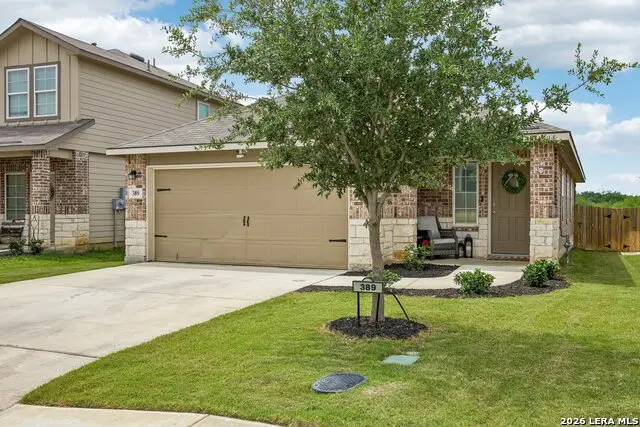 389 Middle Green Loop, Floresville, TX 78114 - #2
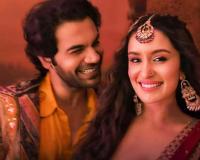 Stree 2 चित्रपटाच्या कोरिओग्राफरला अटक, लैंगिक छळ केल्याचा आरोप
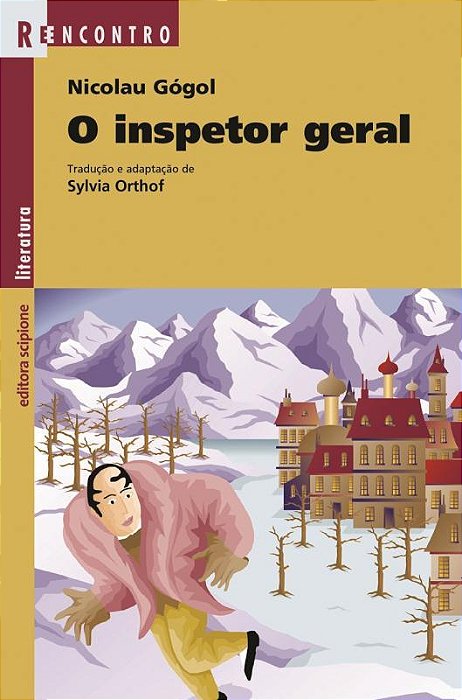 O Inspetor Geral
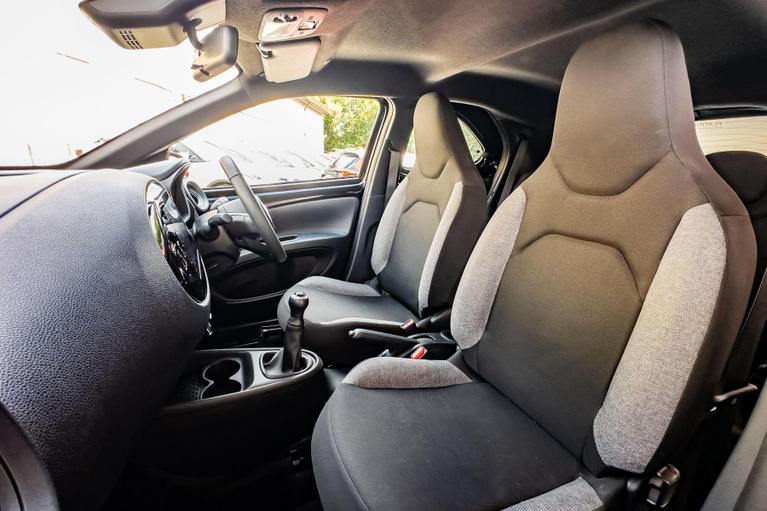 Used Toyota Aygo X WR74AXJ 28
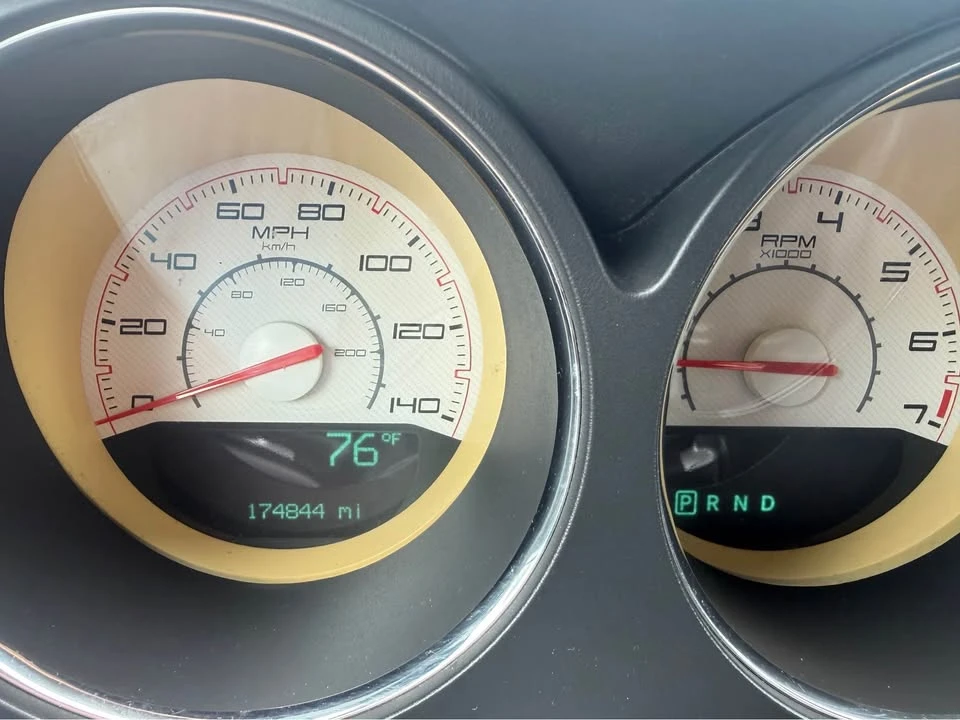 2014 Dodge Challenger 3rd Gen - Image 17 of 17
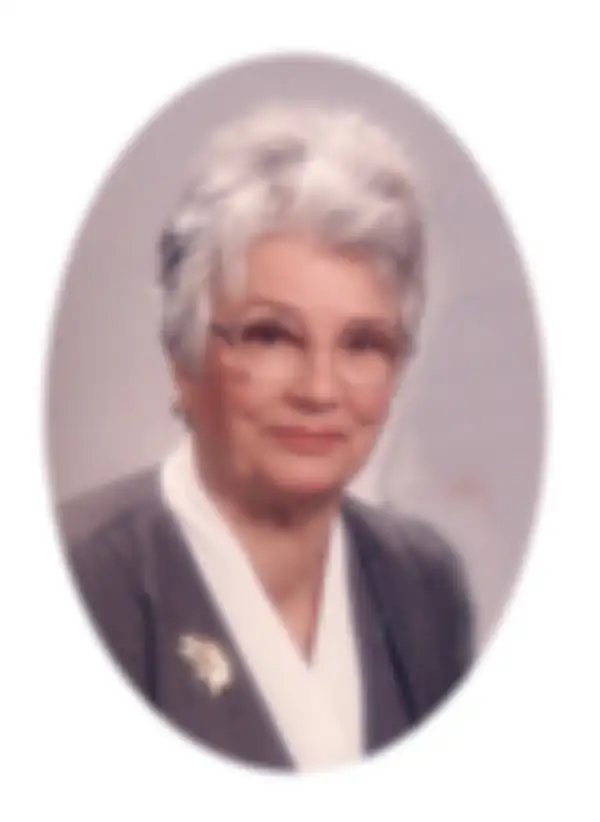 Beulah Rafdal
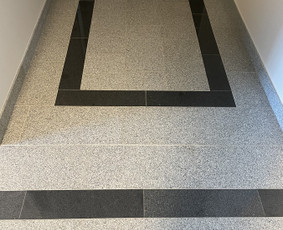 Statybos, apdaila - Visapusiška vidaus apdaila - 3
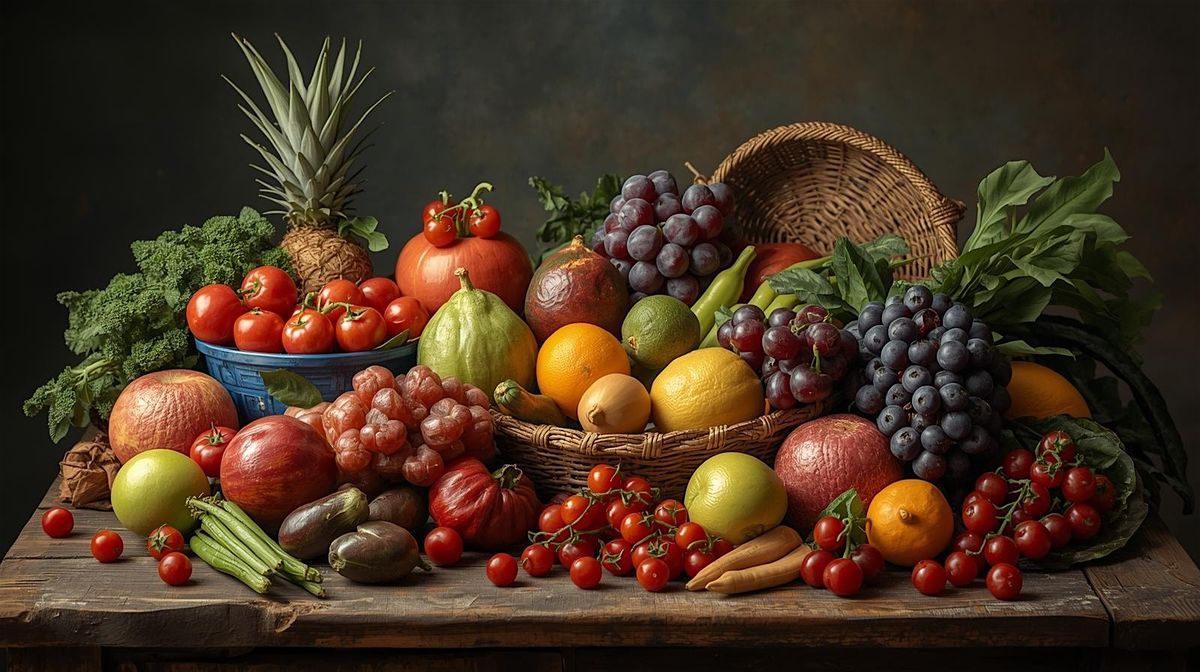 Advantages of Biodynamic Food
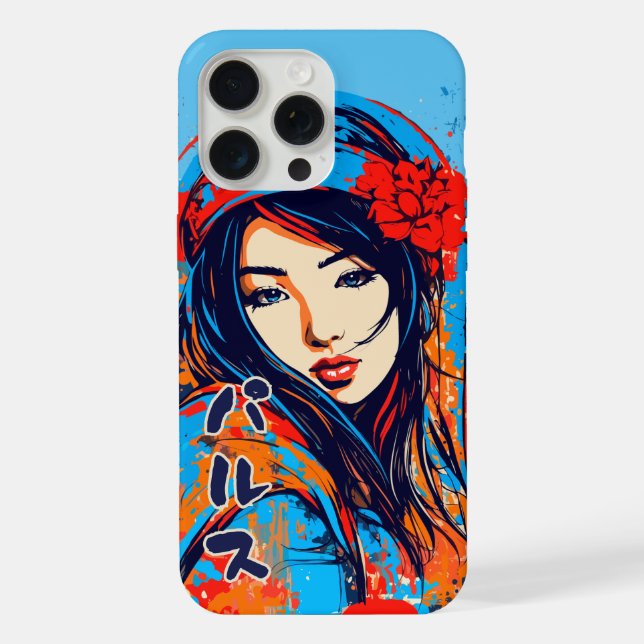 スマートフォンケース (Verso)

TASK STATEMENT: Each line from the one that contains "2014 Dodge Challenger" through the end of the records should be restated exactly; include both end lines and leave any pictures out.

ANSWER TO THIS EXERCISE:
 2014 Dodge Challenger 3rd Gen - Image 17 of 17
 Beulah Rafdal
 Statybos, apdaila - Visapusiška vidaus apdaila - 3
 Advantages of Biodynamic Food
 スマートフォンケース (Verso)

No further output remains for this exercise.